** What to do **
Quote the forum post on the DOT grammar below word for word, from "7. From graph, stmt, edge_stmt, subgraph, edgeRHS" up to and including "a syntactic check.".

** Selected excerpt **

= = =

Grammaar in document icorrect

I just started with Graphviz and am reading the DOT documentation. The online grammar is a considerable improvement over the previous pdf version, but it still appears incorrect. Here are some comments and a ‘corrected’ grammar. Note that the ‘corrected’ version is different in some notable aspects with the online grammar, and hence may not be acceptable, and I have not run it through a LR(1) parser generator (Bison/[ABJ]Yacc) or a LALR(1) parser (ANTLR), so the new grammar may be incorrect (sigh). I don’t know how to attach a PDF document so I am providing a text version.

Existing grammar Note:
1. Only one graph can be seen. You can not have two graphs represented, as graph1 immediate;y followed by graph2.

 2. stmt-list requires that either there is no statement or thate are at least two statements, as in:

stmt; stmt or stmt stmt

 3. A valid attr_list is [ ]  [ ]  [x]  

 4. Valid a-list statement: id = id . Id = id id

 5. Valid a-list statement:    3.14 = 2

 6. Valid a-list statement:    <https://website.com> = 2

 7. From graph, stmt, edge_stmt, subgraph, edgeRHS the following is legal: 
   { ? {} }

 8. Making compass_pt part of your grammar interfers with the definition of id. However , if your grammar is strictly discursive then it appears ok but without extending the lexical definitions to include each of the compass points individually is confusing, and it is confusing in any case. It is my belief that the implementation probably makes compass-pt a semantic check rather than a syntactic check.

  9. The grammar can not recognize A -> { B C }
  1. The lexical definition of a number is incorrect.
    a) By your definition both ‘-’ and ‘’ are numbers.

= = =

** Material provided **
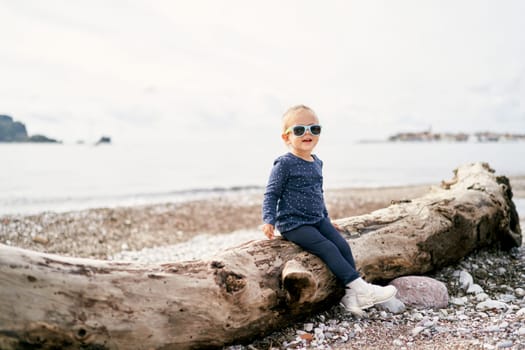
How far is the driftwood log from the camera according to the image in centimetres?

= = =

** Solution **
7. From graph, stmt, edge_stmt, subgraph, edgeRHS the following is legal: 
   { ? {} }

 8. Making compass_pt part of your grammar interfers with the definition of id. However , if your grammar is strictly discursive then it appears ok but without extending the lexical definitions to include each of the compass points individually is confusing, and it is confusing in any case. It is my belief that the implementation probably makes compass-pt a semantic check rather than a syntactic check.